[PATCH v2 1/2] kernfs: Make it possible to use RCU for kernfs_node::name lookup.

From: Sebastian Andrzej Siewior
Date: Tue Nov 12 2024 - 11:54:14 EST


Instead of using kernfs_rename_lock for lookups of ::name allow to use
RCU protection for lookup. Rely on kn's kernfs_root::kernfs_rwsem for
update synchronisation.

KERNFS_ROOT_SAME_PARENT is added to signal that the parent never
changes. kernfs_rename_ns() checks that flag and if it is seen, it
ensures that the parent is the same and then does not acquire
kernfs_rename_lock during parent/ name assignment and updates only the
name attribute. Without the flag, the update is performed as always.

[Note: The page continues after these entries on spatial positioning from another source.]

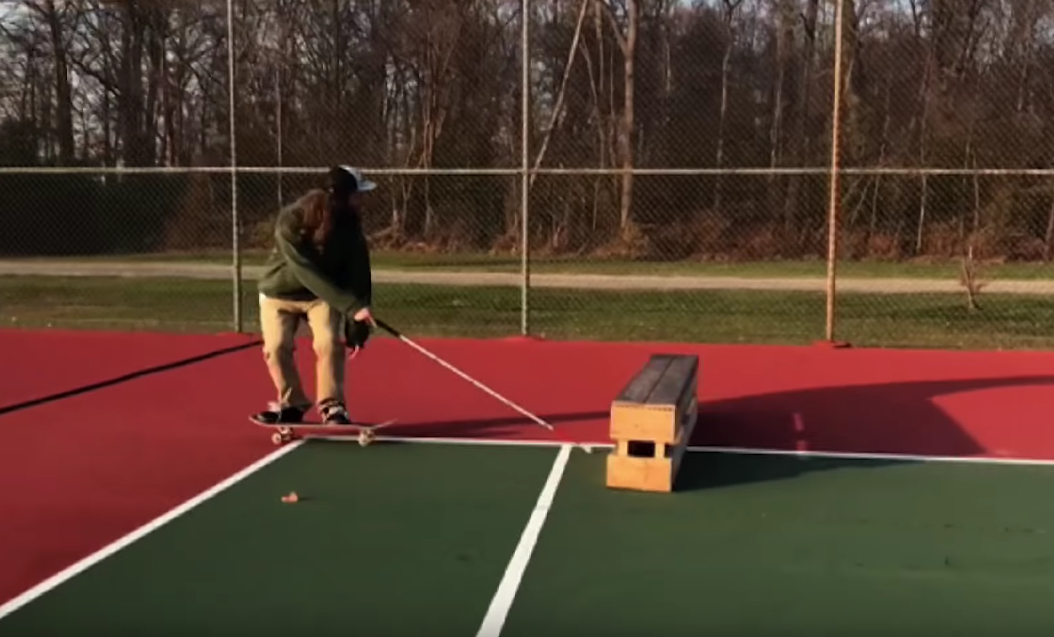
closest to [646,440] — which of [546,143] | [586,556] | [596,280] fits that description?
[586,556]

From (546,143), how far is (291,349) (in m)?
16.9

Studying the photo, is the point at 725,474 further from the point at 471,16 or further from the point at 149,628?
the point at 471,16

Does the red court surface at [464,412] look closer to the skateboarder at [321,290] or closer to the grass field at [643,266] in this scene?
the skateboarder at [321,290]

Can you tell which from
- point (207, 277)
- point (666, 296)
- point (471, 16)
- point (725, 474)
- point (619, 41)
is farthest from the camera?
point (619, 41)

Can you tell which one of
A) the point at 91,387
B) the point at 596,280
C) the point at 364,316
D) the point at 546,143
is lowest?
the point at 596,280

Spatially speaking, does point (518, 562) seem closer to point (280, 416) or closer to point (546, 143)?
point (280, 416)

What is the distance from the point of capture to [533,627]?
4707 millimetres

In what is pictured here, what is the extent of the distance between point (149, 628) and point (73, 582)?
2.52ft

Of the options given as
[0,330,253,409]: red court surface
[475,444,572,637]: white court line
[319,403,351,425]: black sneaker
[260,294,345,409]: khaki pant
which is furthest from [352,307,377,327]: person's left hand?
[0,330,253,409]: red court surface

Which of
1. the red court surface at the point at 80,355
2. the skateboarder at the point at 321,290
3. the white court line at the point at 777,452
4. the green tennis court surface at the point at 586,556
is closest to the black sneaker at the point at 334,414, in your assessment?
the skateboarder at the point at 321,290

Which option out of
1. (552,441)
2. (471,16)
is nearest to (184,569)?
(552,441)

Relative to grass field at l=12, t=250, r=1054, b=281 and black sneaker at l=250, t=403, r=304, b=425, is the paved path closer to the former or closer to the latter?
grass field at l=12, t=250, r=1054, b=281

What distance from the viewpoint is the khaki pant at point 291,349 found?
26.9 ft

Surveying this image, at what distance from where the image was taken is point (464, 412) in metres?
9.40
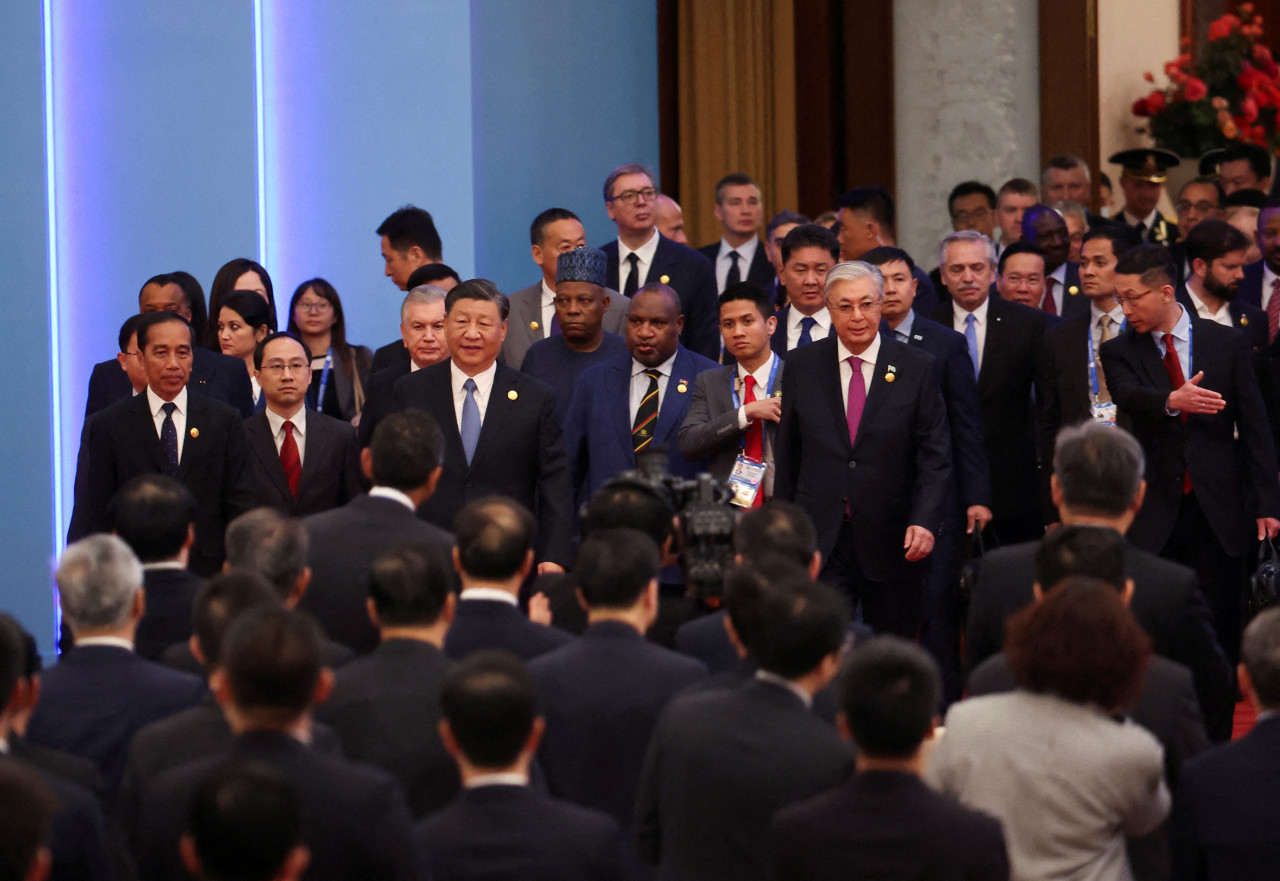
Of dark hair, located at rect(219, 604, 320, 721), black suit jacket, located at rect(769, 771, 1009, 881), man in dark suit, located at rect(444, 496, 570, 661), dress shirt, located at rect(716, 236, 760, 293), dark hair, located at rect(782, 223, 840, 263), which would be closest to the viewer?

kernfs_name_rcu() is a copy of kernfs_name() which is using RCU
protection while accessing the kernfs_node::name. Both functions
validate the KERNFS_ROOT_SAME_PARENT flag. The same is true for
kernfs_path_from_node() and kernfs_path_from_node_rcu().

Suggested-by: Tejun Heo <tj@xxxxxxxxxx>
Signed-off-by: Sebastian Andrzej Siewior <bigeasy@xxxxxxxxxxxxx>
---
fs/kernfs/dir.c | 151 ++++++++++++++++++++++++++++++-----------
include/linux/kernfs.h | 23 ++++++-
2 files changed, 133 insertions(+), 41 deletions(-)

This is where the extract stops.